▸ **What is being asked**:
Reproduce the following records verbatim, every one of them, and omit the pictures from your reproduction.

▸ **Given records**:
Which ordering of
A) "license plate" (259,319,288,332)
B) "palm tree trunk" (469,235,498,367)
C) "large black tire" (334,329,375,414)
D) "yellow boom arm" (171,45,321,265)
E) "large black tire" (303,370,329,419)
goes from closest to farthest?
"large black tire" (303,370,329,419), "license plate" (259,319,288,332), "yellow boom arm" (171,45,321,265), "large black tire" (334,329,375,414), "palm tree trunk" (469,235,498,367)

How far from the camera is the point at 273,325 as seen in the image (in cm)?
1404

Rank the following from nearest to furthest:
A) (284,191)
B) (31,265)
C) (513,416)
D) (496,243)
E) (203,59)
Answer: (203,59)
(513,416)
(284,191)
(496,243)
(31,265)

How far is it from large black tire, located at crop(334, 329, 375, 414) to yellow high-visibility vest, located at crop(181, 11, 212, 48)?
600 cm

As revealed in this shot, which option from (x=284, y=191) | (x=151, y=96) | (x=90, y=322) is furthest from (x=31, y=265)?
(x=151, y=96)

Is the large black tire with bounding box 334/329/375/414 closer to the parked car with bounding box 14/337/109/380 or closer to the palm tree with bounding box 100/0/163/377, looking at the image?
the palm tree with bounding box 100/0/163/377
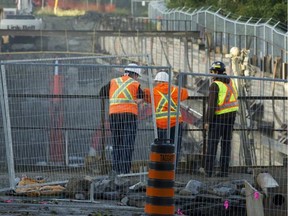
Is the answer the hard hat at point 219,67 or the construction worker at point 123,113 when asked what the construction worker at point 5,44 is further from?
the construction worker at point 123,113

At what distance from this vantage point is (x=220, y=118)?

▸ **Task response**:
Which ordering of
A) "license plate" (259,319,288,332)
B) "palm tree trunk" (469,235,498,367)
C) "large black tire" (334,329,375,414)
D) "yellow boom arm" (171,45,321,265)
E) "large black tire" (303,370,329,419)
goes from closest to farthest?
"large black tire" (303,370,329,419), "license plate" (259,319,288,332), "yellow boom arm" (171,45,321,265), "large black tire" (334,329,375,414), "palm tree trunk" (469,235,498,367)

How far from the camera is the point at 273,325 as seen in the image (in cm)?
1404

Rank the following from nearest to furthest:
A) (284,191)
B) (31,265)
C) (513,416)
D) (496,243)
E) (203,59)
Answer: (203,59)
(513,416)
(284,191)
(496,243)
(31,265)

How far is it from large black tire, located at crop(334, 329, 375, 414) to yellow high-visibility vest, located at crop(181, 11, 212, 48)?
600 cm

As revealed in this shot, which option from (x=284, y=191) | (x=151, y=96) | (x=90, y=322) is furthest from (x=31, y=265)?
(x=151, y=96)

Is the large black tire with bounding box 334/329/375/414 closer to the parked car with bounding box 14/337/109/380 or closer to the palm tree with bounding box 100/0/163/377, looking at the image?
the palm tree with bounding box 100/0/163/377
Is the answer the hard hat at point 219,67 or the construction worker at point 123,113 when asked what the construction worker at point 5,44 is further from?
the construction worker at point 123,113

At what distance from this vantage point is (x=220, y=118)?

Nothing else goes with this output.